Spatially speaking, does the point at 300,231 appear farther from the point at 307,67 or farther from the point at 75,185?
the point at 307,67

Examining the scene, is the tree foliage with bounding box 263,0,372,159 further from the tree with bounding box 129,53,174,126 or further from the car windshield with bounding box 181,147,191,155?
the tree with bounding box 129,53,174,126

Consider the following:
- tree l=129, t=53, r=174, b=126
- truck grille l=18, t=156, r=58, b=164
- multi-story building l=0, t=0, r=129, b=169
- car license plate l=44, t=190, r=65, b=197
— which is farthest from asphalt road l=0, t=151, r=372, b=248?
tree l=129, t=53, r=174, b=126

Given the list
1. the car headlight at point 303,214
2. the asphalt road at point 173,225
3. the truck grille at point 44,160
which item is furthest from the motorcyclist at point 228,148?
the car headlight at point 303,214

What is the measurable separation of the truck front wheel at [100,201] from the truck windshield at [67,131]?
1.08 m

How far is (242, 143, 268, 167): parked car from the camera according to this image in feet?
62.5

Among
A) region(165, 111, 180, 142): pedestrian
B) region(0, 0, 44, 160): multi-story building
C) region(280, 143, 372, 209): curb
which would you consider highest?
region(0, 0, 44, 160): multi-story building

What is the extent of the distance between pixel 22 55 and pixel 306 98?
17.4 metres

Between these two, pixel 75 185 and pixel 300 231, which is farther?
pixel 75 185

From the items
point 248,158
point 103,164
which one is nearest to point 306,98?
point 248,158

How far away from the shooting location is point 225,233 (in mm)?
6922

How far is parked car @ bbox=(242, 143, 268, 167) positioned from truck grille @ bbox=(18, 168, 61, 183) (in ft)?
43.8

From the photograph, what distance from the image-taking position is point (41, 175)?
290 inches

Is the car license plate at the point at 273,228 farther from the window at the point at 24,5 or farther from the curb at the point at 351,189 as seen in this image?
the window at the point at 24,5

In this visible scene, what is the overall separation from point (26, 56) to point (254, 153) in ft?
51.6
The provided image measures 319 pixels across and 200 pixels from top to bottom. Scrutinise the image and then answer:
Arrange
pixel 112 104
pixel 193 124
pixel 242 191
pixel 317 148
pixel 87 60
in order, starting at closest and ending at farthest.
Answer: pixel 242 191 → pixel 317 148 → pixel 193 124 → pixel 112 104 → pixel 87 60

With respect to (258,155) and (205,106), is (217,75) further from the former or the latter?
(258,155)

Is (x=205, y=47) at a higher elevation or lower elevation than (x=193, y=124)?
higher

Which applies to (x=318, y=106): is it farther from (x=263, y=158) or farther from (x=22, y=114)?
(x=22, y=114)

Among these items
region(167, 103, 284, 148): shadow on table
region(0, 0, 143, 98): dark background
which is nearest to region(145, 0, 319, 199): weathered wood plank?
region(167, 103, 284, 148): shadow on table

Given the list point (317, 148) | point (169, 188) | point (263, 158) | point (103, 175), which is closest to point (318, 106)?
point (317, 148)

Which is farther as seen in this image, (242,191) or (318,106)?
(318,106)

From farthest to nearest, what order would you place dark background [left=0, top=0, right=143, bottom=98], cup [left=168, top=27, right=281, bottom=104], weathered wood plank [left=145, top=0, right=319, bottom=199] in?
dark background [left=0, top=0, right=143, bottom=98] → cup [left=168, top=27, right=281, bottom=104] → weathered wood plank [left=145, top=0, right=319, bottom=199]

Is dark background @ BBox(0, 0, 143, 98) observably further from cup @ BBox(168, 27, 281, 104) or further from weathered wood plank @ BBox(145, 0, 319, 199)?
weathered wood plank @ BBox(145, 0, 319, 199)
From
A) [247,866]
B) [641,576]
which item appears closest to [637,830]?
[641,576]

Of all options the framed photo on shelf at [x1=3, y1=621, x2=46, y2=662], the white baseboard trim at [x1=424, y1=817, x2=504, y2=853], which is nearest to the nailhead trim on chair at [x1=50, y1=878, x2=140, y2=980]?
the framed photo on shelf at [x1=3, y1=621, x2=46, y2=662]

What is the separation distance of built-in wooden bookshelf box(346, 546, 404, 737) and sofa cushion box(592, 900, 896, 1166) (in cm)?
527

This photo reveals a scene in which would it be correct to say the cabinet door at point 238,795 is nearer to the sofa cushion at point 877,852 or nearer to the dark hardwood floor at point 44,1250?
§ §
▸ **Goal**
Give back exactly the lines that run from the line with "From farthest to" through the close of the material, counting both ends, and nothing more.

▸ **In response**
From farthest to nearest, what order would you place dark background [left=0, top=0, right=143, bottom=98], cup [left=168, top=27, right=281, bottom=104], weathered wood plank [left=145, top=0, right=319, bottom=199] in?
dark background [left=0, top=0, right=143, bottom=98] → cup [left=168, top=27, right=281, bottom=104] → weathered wood plank [left=145, top=0, right=319, bottom=199]

Is dark background @ BBox(0, 0, 143, 98) observably further from cup @ BBox(168, 27, 281, 104) or further from weathered wood plank @ BBox(145, 0, 319, 199)?
weathered wood plank @ BBox(145, 0, 319, 199)
From
A) [247,866]
B) [641,576]
which item appears closest to [637,830]?
[641,576]

Of all options the framed photo on shelf at [x1=3, y1=621, x2=46, y2=662], the white baseboard trim at [x1=424, y1=817, x2=504, y2=853], which is nearest to the nailhead trim on chair at [x1=50, y1=878, x2=140, y2=980]?
the framed photo on shelf at [x1=3, y1=621, x2=46, y2=662]

What is the separation distance of built-in wooden bookshelf box(346, 546, 404, 737) and sofa cushion box(592, 900, 896, 1166) (in cm)?
527

This photo reveals a scene in which would it be correct to say the cabinet door at point 238,795 is nearer to the sofa cushion at point 877,852 or nearer to the dark hardwood floor at point 44,1250?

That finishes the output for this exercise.